Abstract

The perceptual quality of stereoscopic images plays an essential role in the human perception of visual information. However, most available stereoscopic image quality assessment (SIQA) methods evaluate 3D visual experience using hand-crafted features or shallow architectures, which cannot model the visual properties of stereo images well. In this paper, we use convolutional neural networks (CNNs) to learn deeper local quality-aware structures for stereo images. With different inputs, two CNN models are designed for no-reference SIQA tasks. The one-column CNN model directly accepts a cyclopean view as the input, and the three-column CNN model jointly considers the cyclopean, left and right views as CNN inputs. The two SIQA frameworks share the same implementation approach: First, to overcome the obstacle of limited SIQA datasets, we accept image patches that have been cropped from corresponding stereopairs as inputs for local quality-sensitive feature extraction.
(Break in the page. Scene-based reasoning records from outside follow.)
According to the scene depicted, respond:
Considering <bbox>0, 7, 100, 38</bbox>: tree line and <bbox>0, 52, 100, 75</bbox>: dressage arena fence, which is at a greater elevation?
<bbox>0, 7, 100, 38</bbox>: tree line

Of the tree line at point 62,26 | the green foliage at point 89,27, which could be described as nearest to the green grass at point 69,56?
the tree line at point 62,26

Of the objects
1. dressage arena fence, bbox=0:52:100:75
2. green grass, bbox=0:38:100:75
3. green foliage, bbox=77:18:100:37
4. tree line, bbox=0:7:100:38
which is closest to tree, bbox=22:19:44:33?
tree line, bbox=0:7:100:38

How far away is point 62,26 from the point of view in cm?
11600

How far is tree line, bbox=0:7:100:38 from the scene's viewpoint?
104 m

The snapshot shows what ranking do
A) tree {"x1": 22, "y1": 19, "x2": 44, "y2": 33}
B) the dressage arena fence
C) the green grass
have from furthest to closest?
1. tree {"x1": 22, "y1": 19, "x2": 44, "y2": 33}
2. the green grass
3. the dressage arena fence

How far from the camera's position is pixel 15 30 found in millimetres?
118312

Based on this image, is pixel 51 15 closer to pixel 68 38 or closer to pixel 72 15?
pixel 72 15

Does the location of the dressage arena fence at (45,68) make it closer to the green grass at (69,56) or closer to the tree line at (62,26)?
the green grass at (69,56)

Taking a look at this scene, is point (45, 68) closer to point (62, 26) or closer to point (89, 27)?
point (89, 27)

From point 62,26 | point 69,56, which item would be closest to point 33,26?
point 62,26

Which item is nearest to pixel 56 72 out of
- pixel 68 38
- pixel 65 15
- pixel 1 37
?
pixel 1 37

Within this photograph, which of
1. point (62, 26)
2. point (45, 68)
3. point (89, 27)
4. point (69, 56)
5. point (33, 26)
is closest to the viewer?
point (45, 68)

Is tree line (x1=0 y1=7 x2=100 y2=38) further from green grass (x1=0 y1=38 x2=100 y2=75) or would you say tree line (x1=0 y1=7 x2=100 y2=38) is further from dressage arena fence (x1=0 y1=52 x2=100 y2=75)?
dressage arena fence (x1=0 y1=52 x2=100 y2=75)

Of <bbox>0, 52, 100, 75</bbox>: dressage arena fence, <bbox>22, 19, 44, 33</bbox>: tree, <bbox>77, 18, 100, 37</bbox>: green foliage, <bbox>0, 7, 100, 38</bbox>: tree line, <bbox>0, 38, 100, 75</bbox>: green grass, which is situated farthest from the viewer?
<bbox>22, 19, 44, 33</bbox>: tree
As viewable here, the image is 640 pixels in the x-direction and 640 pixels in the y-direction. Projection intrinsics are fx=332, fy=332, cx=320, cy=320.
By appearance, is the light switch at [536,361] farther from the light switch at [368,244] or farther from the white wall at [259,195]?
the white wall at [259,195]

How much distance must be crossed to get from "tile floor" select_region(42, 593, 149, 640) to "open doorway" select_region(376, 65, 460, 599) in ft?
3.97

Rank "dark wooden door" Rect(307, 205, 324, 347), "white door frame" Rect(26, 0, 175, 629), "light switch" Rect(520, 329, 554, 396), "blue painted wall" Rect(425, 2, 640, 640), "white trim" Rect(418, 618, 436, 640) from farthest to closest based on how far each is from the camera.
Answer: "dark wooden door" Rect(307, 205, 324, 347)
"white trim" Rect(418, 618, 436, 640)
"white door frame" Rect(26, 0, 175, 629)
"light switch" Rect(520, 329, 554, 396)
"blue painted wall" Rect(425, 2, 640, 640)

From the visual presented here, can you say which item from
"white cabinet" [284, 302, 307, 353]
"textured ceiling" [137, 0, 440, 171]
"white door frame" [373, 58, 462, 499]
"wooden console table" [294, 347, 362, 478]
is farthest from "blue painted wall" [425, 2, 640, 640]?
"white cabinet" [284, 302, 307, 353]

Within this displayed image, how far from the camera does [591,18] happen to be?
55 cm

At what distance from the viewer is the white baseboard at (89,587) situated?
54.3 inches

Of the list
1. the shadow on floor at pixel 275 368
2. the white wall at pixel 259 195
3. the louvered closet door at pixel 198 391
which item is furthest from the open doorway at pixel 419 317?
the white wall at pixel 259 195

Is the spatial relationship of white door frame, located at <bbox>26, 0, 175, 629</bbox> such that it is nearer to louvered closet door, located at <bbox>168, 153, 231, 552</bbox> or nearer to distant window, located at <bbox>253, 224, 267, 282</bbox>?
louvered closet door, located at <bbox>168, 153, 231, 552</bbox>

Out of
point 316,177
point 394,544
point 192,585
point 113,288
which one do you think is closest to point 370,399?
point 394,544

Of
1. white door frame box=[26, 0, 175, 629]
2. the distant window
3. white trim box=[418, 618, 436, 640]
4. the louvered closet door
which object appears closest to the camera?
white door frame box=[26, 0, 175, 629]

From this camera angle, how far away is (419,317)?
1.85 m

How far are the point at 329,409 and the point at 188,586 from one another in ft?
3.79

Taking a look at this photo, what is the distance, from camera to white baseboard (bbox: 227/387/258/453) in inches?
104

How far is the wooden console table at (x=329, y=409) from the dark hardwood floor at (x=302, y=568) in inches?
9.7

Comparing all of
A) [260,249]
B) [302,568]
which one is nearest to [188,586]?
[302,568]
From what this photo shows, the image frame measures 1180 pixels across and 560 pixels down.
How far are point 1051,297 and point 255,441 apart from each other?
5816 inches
Next, a local feature selection algorithm is used to remove related features on non-salient patches, which could cause large prediction errors. Finally, the reserved local visual structures of salient regions are aggregated into a final quality score in an end-to-end manner. Experimental results on three public SIQA databases demonstrate that our method outperforms most state-of-the-art no-reference (NR) SIQA methods. The results of a cross-database experiment also show the robustness and generality of the proposed method.